A primera vista, la aversión a la violencia estaría en el centro del proyecto político moderno. Para el contractualismo clásico, la legitimidad del monopolio estatal de la fuerza, como potestad punitiva, deriva precisamente del deseo de los individuos de escapar de la violencia. En efecto, en el pacto social estos intercambian una cuota de libertad por la expectativa de una convivencia pacífica. Pero, basta revisar la historia reciente, especialmente del siglo XX en adelante, para caer en cuenta que la violencia se ha multiplicado en lugar de decrecer.

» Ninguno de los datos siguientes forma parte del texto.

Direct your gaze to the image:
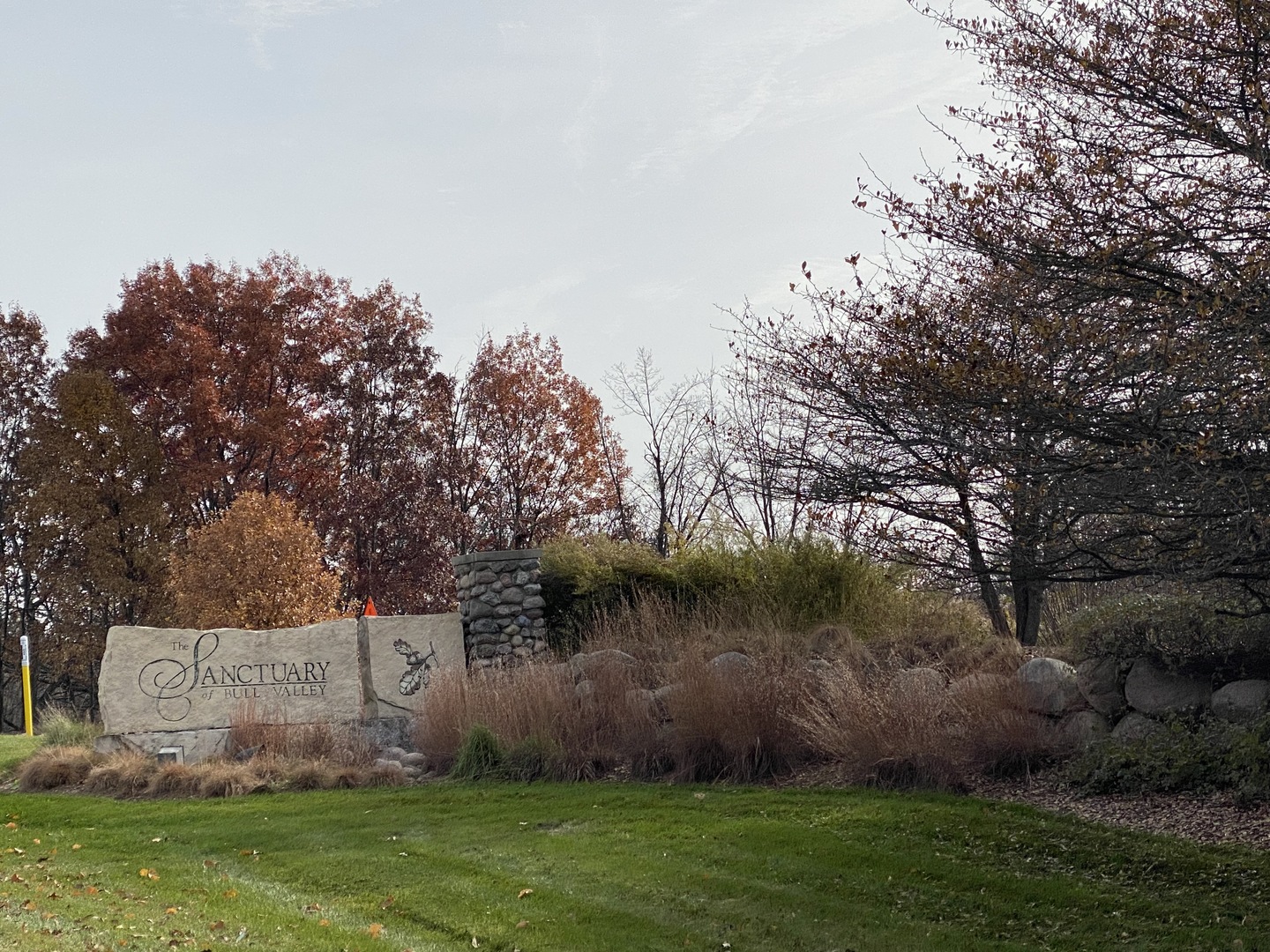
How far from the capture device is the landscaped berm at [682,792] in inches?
246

Byung-Chul (2016) destaca que la violencia es de esas cosas que no desaparecen, más bien se transforman. Según este autor, lo que habríamos logrado reducir no es la violencia per se sino su teatralidad (la ejecución en la plaza pública), es decir, su ostentación. La violencia sangrienta se habría, en realidad, escondido, desplazado a la periferia, incluso “higienizado” (por ejemplo, a través de las cámaras de gas), pero no habría desaparecido. Su pérdida de protagonismo como instrumento de control social y político habría sido contrarrestada por la multiplicación de técnicas de dominación interiorizadas por sus destinatarios, las cuales actúan entretejidas con estructuras económicas y sociales.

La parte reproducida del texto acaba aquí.